----- EXTRACTED TEXT -----
August 2025

August 2025

Nigeria hits late summer busy on all fronts but with little to show that the tide is turning. Tinubu is courting the Global South, trading Benin Bronzes for soft power, pushing to patch up ECOWAS and locking in a headline loan for a showpiece coastal highway. He’s also signed fresh security pacts with the UK and France, even as relations with Washington cool – tighter visa rules and new tariffs signalling that Nigeria is no longer being given the benefit of the doubt. On the surface it is a flurry of wins. In practice, every move is hostage to the same old problem – execution. The economy has flickers of improvement but the power sector is in a public brawl with creditors and brewers warn tax policy could crush their rebound. Security is sliding. Terror attacks are deadlier. Yet Nigeria is still only reacting and not getting ahead of the threat. The risk is obvious. Without delivery on the big pledges and a shift to proactive security, August’s flurry could go down as another month where the headlines outpaced the results.

Political

Brazil Trade Deal. Nigeria’s new agricultural agreement with Brazil looks good on paper — access to machinery, tech and training to lift local output. But the real play here is diplomatic. With US aid frozen and China’s outreach slowing, Tinubu is leaning into South–South partnerships to plug the gaps. The gamble is Brazil’s own volatility and protectionist streak, which could blunt any real gains. If it delivers, Nigeria diversifies its trade partners and chips away at oil dependency. If it stalls, Abuja is left with another missed opportunity and one less route out of over-reliance on the West.
----- EXTRACTED DATA -----
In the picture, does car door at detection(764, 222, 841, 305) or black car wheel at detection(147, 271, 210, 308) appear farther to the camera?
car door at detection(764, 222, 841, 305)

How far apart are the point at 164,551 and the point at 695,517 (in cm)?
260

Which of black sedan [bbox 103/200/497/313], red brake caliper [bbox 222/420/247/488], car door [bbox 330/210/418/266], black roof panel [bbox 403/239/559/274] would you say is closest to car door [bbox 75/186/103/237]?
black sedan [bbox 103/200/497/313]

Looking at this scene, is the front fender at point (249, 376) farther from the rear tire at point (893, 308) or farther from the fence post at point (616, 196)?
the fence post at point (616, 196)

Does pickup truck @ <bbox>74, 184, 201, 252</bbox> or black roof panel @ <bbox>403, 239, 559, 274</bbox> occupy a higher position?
-----
----- EXTRACTED DATA -----
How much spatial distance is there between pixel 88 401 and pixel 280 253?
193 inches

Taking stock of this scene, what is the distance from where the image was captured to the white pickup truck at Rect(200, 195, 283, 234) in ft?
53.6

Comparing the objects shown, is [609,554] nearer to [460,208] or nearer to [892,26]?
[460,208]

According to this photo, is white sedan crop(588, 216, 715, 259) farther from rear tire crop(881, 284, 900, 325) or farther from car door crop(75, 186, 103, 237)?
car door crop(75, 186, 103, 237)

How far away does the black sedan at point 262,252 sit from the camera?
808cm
-----
----- EXTRACTED DATA -----
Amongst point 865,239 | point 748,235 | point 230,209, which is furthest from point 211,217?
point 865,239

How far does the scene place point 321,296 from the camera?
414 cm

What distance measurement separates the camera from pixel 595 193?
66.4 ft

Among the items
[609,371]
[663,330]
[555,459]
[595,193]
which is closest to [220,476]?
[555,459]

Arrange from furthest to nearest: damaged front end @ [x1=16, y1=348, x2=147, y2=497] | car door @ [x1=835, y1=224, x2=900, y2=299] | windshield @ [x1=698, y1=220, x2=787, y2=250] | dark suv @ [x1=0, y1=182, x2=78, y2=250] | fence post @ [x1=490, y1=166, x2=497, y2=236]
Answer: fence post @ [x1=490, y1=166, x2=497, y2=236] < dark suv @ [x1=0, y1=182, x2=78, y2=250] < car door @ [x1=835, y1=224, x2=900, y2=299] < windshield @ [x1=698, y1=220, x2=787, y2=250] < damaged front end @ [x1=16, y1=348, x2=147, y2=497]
-----
--- REQUIRED TASK 1 ---
Answer these questions from the Nigeria briefing, each on its own line:
(a) Which two countries signed fresh security pacts with Tinubu?
(b) What does the agricultural agreement with Brazil give access to?
(c) What do brewers warn could crush their rebound?
--- REQUIRED TASK 2 ---
Update the Nigeria briefing by writing out its text starting at "Brazil Trade Deal." and ending at "on the West.", with "Abuja" changed to "the capital".
--- REQUIRED TASK 3 ---
For each statement, say whether the Nigeria briefing agrees, answering yes or no and quoting the words that decide it:
(a) Relations between Nigeria and Washington are warming.
(b) Terror attacks in Nigeria have become deadlier.
(c) China's outreach is slowing.

--- CORRECT RESULT 1 ---
(a) The UK and France.
(b) Machinery, tech and training to lift local output.
(c) Tax policy.

--- CORRECT RESULT 2 ---
Brazil Trade Deal. Nigeria’s new agricultural agreement with Brazil looks good on paper — access to machinery, tech and training to lift local output. But the real play here is diplomatic. With US aid frozen and China’s outreach slowing, Tinubu is leaning into South–South partnerships to plug the gaps. The gamble is Brazil’s own volatility and protectionist streak, which could blunt any real gains. If it delivers, Nigeria diversifies its trade partners and chips away at oil dependency. If it stalls, the capital is left with another missed opportunity and one less route out of over-reliance on the West.

--- CORRECT RESULT 3 ---
(a) No: "even as relations with Washington cool"
(b) Yes: "Terror attacks are deadlier."
(c) Yes: "China’s outreach slowing"